That might be a problem indeed.
I will have a look at it.

Thanks
HORIGUCHI NAOYA(堀口 直也) May 27, 2021, 12:34 a.m. UTC | #4
On Wed, May 26, 2021 at 03:52:47PM +0800, Ding Hui wrote:
> Recently we found that there is a lot MemFree left in /proc/meminfo
> after do a lot of pages soft offline, it's not quite correct.
> 
> Before Oscar rework soft offline for free pages [1], if we soft
> offline free pages, these pages are left in buddy with HWPoison
> flag, and NR_FREE_PAGES is not updated immediately.
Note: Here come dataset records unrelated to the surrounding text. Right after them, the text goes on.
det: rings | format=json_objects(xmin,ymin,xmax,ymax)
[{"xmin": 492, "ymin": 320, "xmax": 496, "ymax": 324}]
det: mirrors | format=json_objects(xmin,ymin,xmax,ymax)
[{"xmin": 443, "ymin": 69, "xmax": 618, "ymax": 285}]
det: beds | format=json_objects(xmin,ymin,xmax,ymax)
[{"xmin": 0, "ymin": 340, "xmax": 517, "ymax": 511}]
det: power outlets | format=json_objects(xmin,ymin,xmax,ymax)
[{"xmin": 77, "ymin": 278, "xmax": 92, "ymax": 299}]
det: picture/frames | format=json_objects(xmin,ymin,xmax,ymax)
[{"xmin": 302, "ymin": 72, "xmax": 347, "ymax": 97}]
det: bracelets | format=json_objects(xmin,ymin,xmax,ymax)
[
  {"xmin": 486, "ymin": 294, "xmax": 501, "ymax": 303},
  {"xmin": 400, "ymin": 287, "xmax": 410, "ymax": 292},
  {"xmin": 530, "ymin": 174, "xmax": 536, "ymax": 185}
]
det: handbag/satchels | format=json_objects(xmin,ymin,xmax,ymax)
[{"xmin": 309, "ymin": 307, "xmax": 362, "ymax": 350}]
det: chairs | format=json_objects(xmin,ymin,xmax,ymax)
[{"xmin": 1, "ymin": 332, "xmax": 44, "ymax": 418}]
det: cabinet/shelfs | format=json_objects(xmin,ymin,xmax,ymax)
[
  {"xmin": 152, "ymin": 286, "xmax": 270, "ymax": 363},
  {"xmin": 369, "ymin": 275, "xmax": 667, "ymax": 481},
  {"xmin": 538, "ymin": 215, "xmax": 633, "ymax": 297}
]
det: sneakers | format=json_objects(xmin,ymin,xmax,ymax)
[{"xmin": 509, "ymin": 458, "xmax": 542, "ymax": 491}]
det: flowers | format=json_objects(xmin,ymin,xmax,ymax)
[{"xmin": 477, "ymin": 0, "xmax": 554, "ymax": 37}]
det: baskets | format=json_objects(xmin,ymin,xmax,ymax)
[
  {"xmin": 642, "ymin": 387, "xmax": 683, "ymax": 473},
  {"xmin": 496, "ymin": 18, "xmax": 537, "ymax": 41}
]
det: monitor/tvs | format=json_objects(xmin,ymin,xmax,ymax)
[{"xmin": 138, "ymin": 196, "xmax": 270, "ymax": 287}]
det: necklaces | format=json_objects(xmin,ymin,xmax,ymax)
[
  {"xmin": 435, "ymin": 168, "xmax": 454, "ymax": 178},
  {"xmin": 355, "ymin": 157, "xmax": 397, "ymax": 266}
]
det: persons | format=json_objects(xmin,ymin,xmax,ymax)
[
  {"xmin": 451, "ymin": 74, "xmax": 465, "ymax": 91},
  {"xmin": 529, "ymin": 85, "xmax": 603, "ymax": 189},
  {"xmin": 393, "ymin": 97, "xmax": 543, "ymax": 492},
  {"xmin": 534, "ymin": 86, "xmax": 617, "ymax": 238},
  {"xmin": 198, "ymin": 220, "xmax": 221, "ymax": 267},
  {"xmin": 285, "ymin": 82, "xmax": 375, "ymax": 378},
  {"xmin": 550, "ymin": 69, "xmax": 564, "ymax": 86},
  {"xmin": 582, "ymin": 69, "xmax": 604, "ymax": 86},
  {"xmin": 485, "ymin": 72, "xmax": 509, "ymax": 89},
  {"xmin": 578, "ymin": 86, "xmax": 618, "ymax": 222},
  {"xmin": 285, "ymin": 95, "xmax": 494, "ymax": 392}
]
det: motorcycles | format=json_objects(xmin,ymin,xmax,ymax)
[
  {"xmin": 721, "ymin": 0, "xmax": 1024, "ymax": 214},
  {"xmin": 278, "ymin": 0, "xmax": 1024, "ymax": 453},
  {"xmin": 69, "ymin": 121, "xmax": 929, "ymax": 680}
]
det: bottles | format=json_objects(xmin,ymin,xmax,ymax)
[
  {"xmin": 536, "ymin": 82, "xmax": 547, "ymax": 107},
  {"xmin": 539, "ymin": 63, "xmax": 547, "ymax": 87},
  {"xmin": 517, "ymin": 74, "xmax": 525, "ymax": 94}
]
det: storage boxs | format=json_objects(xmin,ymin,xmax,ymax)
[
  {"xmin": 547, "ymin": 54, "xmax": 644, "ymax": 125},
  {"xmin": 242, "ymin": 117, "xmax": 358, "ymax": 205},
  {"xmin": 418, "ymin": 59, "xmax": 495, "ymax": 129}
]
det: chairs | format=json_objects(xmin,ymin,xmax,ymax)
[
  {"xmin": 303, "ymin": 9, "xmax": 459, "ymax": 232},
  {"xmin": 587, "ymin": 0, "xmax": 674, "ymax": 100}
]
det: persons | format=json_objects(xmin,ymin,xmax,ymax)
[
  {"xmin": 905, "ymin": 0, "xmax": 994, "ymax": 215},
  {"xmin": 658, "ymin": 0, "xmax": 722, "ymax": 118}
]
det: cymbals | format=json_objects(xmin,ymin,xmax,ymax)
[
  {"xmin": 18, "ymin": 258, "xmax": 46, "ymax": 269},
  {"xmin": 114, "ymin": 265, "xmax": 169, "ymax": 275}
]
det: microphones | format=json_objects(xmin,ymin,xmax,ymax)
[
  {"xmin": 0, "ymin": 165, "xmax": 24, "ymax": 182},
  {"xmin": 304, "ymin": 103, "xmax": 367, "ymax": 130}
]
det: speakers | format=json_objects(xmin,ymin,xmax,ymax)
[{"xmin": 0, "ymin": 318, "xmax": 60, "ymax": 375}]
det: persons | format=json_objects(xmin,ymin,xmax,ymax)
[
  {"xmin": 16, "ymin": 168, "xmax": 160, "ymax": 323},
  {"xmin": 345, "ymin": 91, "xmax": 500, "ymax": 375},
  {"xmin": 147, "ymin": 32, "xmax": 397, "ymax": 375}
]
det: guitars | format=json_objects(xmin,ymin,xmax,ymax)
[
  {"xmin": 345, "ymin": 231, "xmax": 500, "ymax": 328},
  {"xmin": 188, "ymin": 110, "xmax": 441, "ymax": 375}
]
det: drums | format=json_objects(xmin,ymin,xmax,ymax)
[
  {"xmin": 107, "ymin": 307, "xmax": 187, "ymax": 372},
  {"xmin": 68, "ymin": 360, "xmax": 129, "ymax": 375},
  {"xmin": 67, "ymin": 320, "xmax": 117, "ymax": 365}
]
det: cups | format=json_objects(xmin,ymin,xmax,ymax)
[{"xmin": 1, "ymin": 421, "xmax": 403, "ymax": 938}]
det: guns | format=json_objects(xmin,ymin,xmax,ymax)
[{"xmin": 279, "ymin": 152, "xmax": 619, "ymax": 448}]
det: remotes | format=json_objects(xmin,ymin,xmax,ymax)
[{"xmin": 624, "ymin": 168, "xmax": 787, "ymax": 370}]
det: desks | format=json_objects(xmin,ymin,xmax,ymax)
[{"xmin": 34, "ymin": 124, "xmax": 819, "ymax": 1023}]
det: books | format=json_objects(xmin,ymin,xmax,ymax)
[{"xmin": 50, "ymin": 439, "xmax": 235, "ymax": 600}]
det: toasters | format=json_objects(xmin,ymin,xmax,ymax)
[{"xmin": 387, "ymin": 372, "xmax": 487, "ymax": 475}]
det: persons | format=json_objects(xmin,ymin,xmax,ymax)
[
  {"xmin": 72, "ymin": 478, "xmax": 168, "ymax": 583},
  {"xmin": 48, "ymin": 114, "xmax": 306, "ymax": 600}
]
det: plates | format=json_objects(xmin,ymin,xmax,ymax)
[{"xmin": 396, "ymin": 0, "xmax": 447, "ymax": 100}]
So the difference
> between NR_FREE_PAGES and real number of available free pages is
> also even big at the beginning.
> 
> However, with the workload running, when we catch HWPoison page in
> any alloc functions subsequently, we will remove it from buddy,
> meanwhile update the NR_FREE_PAGES and try again, so the NR_FREE_PAGES
> will get more and more closer to the real number of available free pages.
> (regardless of unpoison_memory())
> 
> Now, for offline free pages, after a successful call take_page_off_buddy(),
> the page is no longer belong to buddy allocator, and will not be
> used any more, but we missed accounting NR_FREE_PAGES in this situation,
> and there is no chance to be updated later.
> 
> Do update in take_page_off_buddy() like rmqueue() does, but avoid
> double counting if some one already set_migratetype_isolate() on the
> page.
> 
> [1]: commit 06be6ff3d2ec ("mm,hwpoison: rework soft offline for free pages")
> 
> Suggested-by: Naoya Horiguchi <naoya.horiguchi@nec.com>
> Signed-off-by: Ding Hui <dinghui@sangfor.com.cn>

Thank you very much.

Acked-by: Naoya Horiguchi <naoya.horiguchi@nec.com>

As for unpoison_memory(), I'm writing patches to fix unpoison (maybe takes a
few weeks to be posted) and that will add a reverse operation of
take_page_off_buddy() which simply calls __free_one_page(), so NR_FREE_PAGES
counter will also be handled correctly with the patches.
diff mbox series

Patch

diff --git a/mm/page_alloc.c b/mm/page_alloc.c
index aaa1655cf682..d1f5de1c1283 100644
--- a/mm/page_alloc.c
+++ b/mm/page_alloc.c
@@ -9158,6 +9158,8 @@  bool take_page_off_buddy(struct page *page)
 			del_page_from_free_list(page_head, zone, page_order);
 			break_down_buddy_pages(zone, page_head, page, 0,
 						page_order, migratetype);
+			if (!is_migrate_isolate(migratetype))
+				__mod_zone_freepage_state(zone, -1, migratetype);
 			ret = true;
 			break;
 		}